Notice that factorial
maps from an Int to a BigInt. Scala has 3 integer types, Int, Long and BigInt. factorial(20)
is the largest factorial you can represent using Long, so we should use the theoretically limitless BigInt. This brings up the next point.
Factorial values get really huge really fast. Calculating them gets very computationally intense. And all we want is the number of zeros at the end. Is there a way to skip the calculation of the factorial, and still work out how many zeros there are?
Version 1
You can do a little analysis of the question before you dive in to try and answer it.

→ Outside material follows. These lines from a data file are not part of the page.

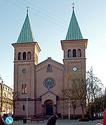 St Paul's Church, Aarhus - Wikipedia, the free encyclopedia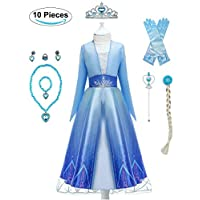 Yalla Baby Girls Dress Costume for Kids Girls Princess Dress Up 90-150CM Birthday Party Cosplay Outfits w/Tiara, Wand, Faux White Hair etc. (120, Elsa Snow Queen Dress + 8pcs Accessory Set)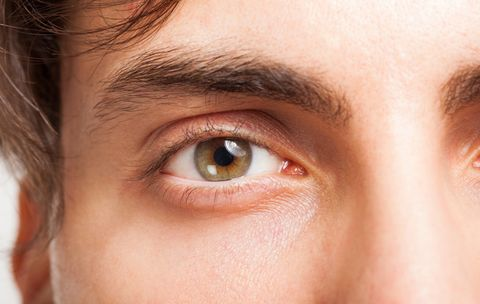 Q: How should I maintain my eyebrows?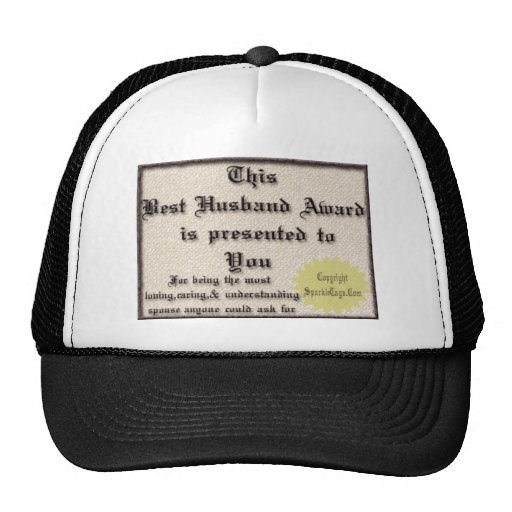 best_husband-22844.jpg trucker hat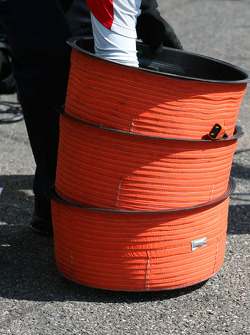Tyre warmers for inside the rim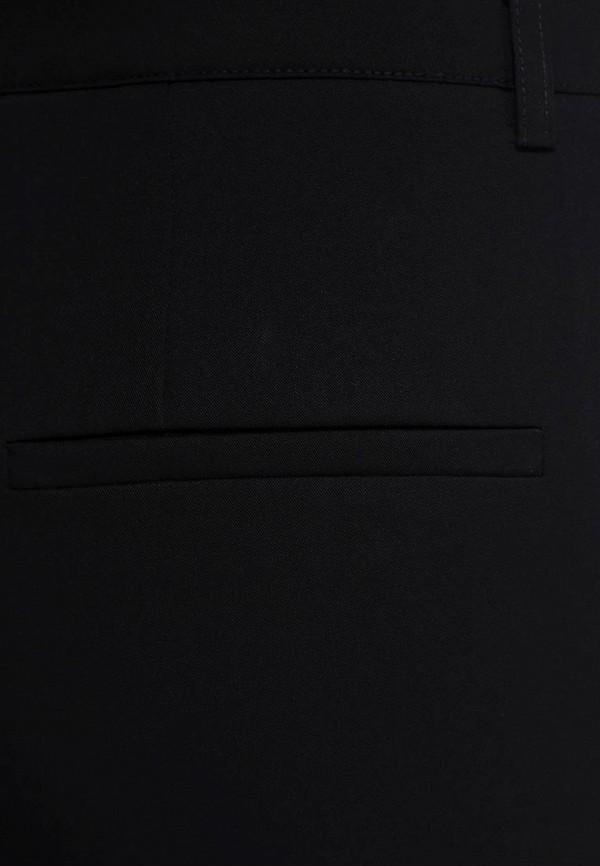 Женские классические брюки Camelot (Камелот) Anli-FW14C: изображение 4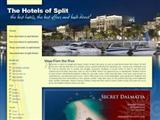 thehotelsofsplit.com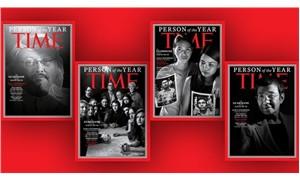 TIME dergisi Cemal Kaşıkçı'yı 'yılın kişisi' seçti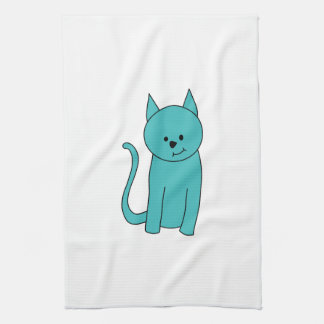 Teal Cat. Tea Towel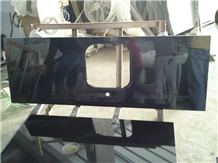 China Black Granite Kitchen Countertops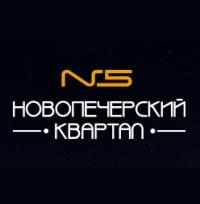 ЖК Новопечерский Квартал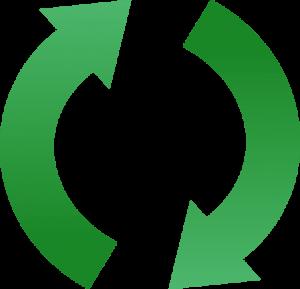 モバイルバッテリー リサイクル 無料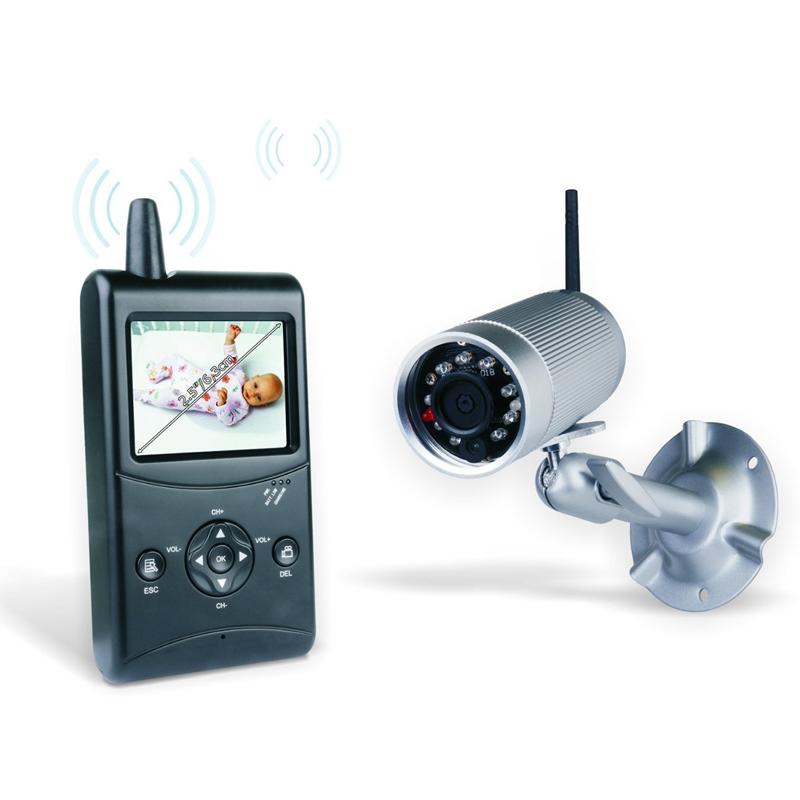 kit videosurveillance portable 1 camera cs82dvr. Black Bedroom Furniture Sets. Home Design Ideas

Firstly, the number of zeros at the end of a base 10 number is the number of times 10 can divide the number without remainder, so you could skip the string conversion, and test how many times you can divide the factorial by 10, which is a slight improvement, but there's more to discover.
Even if you're not great at maths, you can look at the values you get applying this function you've made, and notice they go up or stay the same as the number you're inputting increases. You might find yourself wondering when do they stay the same, and when do they go up. Some exploration shows you they increase whenever 5 divides the number, that is
numberTrailingZerosOfFactorial0(5*n - 1) < numberTrailingZerosOfFactorial0(5*n)
is always true.
But sometimes it doesn't go up by just 1.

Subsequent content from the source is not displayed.